Excerpts from a spatial dataset:
=======
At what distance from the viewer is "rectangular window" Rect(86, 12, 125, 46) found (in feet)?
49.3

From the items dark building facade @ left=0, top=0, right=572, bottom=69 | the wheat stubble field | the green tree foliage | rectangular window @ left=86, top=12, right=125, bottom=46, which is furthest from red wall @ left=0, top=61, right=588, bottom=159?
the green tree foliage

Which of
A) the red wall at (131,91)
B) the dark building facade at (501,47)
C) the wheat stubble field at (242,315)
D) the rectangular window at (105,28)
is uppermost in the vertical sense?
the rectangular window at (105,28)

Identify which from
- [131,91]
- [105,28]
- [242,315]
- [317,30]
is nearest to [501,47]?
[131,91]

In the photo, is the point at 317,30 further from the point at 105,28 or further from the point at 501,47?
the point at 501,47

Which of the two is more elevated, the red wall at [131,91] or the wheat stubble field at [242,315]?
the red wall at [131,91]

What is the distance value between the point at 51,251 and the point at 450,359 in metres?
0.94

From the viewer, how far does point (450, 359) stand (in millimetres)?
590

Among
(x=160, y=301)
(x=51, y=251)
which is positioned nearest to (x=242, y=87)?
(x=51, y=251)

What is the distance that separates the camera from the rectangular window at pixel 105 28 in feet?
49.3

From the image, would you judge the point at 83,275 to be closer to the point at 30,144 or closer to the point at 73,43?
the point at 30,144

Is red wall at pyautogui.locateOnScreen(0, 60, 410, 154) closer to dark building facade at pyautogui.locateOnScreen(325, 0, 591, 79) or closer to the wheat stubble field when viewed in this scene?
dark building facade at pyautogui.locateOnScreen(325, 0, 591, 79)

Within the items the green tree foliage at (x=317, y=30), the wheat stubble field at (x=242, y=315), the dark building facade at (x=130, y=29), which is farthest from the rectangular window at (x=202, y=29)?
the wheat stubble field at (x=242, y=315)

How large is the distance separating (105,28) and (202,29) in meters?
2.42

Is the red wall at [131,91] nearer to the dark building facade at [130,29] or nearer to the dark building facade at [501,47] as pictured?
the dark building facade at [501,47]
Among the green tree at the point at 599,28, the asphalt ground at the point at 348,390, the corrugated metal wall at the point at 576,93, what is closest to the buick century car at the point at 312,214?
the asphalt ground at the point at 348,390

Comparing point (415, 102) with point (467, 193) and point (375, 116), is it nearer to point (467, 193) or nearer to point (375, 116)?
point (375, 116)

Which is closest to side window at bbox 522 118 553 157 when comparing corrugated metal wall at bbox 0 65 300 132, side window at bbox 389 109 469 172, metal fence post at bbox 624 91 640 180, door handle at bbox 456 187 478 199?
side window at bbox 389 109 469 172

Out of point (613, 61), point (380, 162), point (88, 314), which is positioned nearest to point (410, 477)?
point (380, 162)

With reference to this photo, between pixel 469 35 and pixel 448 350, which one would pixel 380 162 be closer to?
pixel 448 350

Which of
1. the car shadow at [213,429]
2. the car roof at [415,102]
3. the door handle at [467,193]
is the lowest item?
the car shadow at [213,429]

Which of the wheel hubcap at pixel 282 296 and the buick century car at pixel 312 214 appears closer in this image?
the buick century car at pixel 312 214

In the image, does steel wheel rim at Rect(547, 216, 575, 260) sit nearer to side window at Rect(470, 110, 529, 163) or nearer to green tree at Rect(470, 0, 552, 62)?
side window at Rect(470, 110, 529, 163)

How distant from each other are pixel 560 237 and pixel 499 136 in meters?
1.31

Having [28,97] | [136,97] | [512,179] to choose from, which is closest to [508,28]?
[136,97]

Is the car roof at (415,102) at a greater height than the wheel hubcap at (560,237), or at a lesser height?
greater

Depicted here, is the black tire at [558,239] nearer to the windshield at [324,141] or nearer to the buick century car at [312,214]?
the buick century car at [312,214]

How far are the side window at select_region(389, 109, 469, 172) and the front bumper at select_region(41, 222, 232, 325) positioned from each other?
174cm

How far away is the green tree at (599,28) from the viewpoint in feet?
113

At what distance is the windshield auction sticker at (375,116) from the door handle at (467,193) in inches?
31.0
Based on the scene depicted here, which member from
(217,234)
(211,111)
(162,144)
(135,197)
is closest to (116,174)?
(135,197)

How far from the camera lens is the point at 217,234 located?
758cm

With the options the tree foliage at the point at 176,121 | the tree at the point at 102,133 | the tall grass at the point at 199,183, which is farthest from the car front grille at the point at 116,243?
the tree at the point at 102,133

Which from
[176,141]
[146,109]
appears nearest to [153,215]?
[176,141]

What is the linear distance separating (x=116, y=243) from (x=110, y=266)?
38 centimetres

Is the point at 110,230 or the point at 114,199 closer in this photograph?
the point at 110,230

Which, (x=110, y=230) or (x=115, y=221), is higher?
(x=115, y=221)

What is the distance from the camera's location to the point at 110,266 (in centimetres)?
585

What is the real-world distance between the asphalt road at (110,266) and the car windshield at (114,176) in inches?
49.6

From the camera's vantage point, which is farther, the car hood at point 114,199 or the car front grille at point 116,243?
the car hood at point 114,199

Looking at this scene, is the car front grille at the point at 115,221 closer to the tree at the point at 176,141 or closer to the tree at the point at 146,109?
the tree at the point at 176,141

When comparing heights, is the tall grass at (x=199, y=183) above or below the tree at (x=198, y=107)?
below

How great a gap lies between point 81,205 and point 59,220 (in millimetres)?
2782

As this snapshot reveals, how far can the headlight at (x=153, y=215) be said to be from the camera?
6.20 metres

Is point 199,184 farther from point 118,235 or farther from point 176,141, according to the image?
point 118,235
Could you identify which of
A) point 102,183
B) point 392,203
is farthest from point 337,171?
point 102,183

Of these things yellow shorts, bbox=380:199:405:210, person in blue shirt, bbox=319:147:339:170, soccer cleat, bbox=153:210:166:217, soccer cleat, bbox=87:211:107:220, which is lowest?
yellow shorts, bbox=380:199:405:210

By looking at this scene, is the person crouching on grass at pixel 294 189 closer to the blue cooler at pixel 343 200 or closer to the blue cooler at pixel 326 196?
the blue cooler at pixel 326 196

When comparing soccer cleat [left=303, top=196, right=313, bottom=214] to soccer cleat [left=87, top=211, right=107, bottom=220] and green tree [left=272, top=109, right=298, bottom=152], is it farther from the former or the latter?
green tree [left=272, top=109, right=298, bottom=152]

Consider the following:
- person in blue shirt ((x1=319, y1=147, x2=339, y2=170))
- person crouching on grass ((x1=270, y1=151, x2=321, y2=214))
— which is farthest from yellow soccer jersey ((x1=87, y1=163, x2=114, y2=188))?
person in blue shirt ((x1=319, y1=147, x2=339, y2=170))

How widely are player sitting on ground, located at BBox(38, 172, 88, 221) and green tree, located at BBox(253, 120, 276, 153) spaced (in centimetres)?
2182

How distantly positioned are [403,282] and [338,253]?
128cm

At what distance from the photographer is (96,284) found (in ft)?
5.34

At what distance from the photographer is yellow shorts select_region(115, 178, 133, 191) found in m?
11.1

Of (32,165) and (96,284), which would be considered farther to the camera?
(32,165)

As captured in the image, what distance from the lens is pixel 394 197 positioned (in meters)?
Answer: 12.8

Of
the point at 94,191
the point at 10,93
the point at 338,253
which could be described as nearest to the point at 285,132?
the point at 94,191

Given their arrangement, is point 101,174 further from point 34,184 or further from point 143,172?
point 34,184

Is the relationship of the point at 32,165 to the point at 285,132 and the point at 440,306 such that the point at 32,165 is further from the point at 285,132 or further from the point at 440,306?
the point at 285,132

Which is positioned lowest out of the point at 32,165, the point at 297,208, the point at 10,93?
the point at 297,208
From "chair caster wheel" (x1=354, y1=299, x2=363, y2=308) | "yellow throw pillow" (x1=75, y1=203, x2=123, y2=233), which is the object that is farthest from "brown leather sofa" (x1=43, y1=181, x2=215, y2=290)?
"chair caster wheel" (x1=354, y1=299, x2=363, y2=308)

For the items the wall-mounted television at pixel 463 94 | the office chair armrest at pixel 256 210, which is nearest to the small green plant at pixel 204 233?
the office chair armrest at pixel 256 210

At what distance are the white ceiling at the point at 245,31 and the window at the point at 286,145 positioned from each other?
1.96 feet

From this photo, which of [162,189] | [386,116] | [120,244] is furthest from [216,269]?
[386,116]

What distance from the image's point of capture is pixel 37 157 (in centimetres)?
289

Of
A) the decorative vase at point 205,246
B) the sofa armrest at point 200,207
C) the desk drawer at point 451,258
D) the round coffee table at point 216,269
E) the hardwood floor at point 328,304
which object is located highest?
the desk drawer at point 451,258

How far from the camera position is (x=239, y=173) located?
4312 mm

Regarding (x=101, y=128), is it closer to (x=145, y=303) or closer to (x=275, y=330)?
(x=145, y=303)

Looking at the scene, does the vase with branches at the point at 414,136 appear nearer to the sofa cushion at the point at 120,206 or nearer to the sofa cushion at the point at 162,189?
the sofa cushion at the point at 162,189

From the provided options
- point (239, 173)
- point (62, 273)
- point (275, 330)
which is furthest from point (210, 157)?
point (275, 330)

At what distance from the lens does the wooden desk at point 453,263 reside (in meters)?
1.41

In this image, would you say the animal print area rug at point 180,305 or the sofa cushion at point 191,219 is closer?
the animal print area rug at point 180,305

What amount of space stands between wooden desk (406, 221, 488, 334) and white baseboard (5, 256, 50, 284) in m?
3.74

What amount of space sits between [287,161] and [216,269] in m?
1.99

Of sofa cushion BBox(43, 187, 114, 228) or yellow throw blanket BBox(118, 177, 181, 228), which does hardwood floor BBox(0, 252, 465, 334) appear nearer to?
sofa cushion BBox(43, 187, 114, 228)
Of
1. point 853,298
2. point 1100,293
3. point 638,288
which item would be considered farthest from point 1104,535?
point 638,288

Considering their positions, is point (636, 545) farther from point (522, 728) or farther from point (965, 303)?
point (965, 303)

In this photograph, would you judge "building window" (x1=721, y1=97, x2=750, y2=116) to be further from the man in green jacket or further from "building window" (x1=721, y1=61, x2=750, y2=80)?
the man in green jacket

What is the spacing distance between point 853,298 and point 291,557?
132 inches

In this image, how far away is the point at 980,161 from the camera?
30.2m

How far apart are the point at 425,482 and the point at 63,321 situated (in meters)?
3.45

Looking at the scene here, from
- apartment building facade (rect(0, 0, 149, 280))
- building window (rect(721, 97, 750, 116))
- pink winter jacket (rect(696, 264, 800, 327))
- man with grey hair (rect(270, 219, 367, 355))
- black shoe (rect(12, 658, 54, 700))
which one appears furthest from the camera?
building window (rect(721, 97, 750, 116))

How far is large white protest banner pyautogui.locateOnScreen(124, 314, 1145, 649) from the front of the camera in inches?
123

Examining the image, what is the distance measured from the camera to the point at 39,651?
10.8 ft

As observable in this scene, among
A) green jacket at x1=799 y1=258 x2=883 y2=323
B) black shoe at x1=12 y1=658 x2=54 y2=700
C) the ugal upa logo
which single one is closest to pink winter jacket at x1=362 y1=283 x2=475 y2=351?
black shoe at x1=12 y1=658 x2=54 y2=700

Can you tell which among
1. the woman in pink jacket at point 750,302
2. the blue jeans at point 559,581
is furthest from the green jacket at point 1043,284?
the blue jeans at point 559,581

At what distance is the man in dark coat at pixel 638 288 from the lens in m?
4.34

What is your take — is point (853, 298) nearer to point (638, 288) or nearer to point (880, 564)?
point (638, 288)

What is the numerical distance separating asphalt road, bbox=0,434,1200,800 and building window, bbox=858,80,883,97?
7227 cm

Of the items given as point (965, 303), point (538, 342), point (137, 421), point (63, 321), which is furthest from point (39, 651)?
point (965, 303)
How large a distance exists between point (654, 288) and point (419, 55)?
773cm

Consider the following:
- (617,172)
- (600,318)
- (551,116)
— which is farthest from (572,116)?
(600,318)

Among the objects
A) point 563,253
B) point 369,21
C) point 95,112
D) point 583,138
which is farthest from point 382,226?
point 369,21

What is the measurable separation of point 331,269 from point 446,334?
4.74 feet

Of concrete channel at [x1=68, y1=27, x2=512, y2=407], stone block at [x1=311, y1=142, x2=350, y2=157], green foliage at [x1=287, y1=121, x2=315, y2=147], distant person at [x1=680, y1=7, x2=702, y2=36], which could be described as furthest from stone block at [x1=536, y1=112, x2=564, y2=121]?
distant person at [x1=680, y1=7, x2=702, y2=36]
=======
What you have to do:
Retype exactly, please, each line from the line that contains "What is the numerical" through the last line of the entries above, with nothing added.

Problem solution:
What is the numerical distance separating asphalt road, bbox=0,434,1200,800 and building window, bbox=858,80,883,97?
7227 cm

Of the items given as point (965, 303), point (538, 342), point (137, 421), point (63, 321), which is furthest from point (39, 651)?
point (965, 303)
How large a distance exists between point (654, 288) and point (419, 55)?
773cm

Consider the following:
- (617,172)
- (600,318)
- (551,116)
— which is farthest from (572,116)?
(600,318)

Among the objects
A) point 563,253
B) point 369,21
C) point 95,112
D) point 583,138
which is farthest from point 382,226?
point 369,21

What is the measurable separation of point 331,269 from point 446,334?
4.74 feet

Of concrete channel at [x1=68, y1=27, x2=512, y2=407], stone block at [x1=311, y1=142, x2=350, y2=157], green foliage at [x1=287, y1=121, x2=315, y2=147], distant person at [x1=680, y1=7, x2=702, y2=36], which could be described as furthest from stone block at [x1=536, y1=112, x2=564, y2=121]?
distant person at [x1=680, y1=7, x2=702, y2=36]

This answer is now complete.